(Saved data entries)
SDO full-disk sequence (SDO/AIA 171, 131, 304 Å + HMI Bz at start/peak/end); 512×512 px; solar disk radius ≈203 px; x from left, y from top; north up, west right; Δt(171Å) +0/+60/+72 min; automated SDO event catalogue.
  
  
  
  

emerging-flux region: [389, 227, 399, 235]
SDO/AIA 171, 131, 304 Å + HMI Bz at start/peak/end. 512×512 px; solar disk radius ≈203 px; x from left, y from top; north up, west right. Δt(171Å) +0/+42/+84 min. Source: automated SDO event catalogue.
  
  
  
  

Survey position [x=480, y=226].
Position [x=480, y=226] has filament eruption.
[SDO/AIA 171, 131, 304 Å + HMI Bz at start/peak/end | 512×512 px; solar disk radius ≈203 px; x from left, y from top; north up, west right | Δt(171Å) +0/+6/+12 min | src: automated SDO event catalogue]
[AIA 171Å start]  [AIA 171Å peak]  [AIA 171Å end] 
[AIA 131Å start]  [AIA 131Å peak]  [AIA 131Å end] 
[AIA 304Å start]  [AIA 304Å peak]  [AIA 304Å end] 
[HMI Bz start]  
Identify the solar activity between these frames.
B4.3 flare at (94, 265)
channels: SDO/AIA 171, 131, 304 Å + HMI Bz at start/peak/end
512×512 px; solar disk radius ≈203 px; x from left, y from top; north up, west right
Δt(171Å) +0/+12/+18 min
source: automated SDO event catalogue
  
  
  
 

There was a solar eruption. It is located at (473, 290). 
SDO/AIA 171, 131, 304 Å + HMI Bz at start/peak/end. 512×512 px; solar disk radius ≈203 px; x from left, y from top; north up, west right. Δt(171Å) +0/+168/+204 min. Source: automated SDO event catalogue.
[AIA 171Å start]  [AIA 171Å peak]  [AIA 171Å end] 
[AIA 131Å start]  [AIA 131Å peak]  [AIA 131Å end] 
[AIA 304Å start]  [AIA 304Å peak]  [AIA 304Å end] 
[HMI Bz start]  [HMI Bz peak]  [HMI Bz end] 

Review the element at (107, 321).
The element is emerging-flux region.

**TASK:**
Output the entire data exactly, line for line.

**RESPONSE AREA:**
SDO full-disk sequence (SDO/AIA 171, 131, 304 Å + HMI Bz at start/peak/end); 512×512 px; solar disk radius ≈203 px; x from left, y from top; north up, west right; Δt(171Å) +0/+60/+72 min; automated SDO event catalogue.
  
  
  
  

emerging-flux region: [389, 227, 399, 235]
SDO/AIA 171, 131, 304 Å + HMI Bz at start/peak/end. 512×512 px; solar disk radius ≈203 px; x from left, y from top; north up, west right. Δt(171Å) +0/+42/+84 min. Source: automated SDO event catalogue.
  
  
  
  

Survey position [x=480, y=226].
Position [x=480, y=226] has filament eruption.
[SDO/AIA 171, 131, 304 Å + HMI Bz at start/peak/end | 512×512 px; solar disk radius ≈203 px; x from left, y from top; north up, west right | Δt(171Å) +0/+6/+12 min | src: automated SDO event catalogue]
[AIA 171Å start]  [AIA 171Å peak]  [AIA 171Å end] 
[AIA 131Å start]  [AIA 131Å peak]  [AIA 131Å end] 
[AIA 304Å start]  [AIA 304Å peak]  [AIA 304Å end] 
[HMI Bz start]  
Identify the solar activity between these frames.
B4.3 flare at (94, 265)
channels: SDO/AIA 171, 131, 304 Å + HMI Bz at start/peak/end
512×512 px; solar disk radius ≈203 px; x from left, y from top; north up, west right
Δt(171Å) +0/+12/+18 min
source: automated SDO event catalogue
  
  
  
 

There was a solar eruption. It is located at (473, 290). 
SDO/AIA 171, 131, 304 Å + HMI Bz at start/peak/end. 512×512 px; solar disk radius ≈203 px; x from left, y from top; north up, west right. Δt(171Å) +0/+168/+204 min. Source: automated SDO event catalogue.
[AIA 171Å start]  [AIA 171Å peak]  [AIA 171Å end] 
[AIA 131Å start]  [AIA 131Å peak]  [AIA 131Å end] 
[AIA 304Å start]  [AIA 304Å peak]  [AIA 304Å end] 
[HMI Bz start]  [HMI Bz peak]  [HMI Bz end] 

Review the element at (107, 321).
The element is emerging-flux region.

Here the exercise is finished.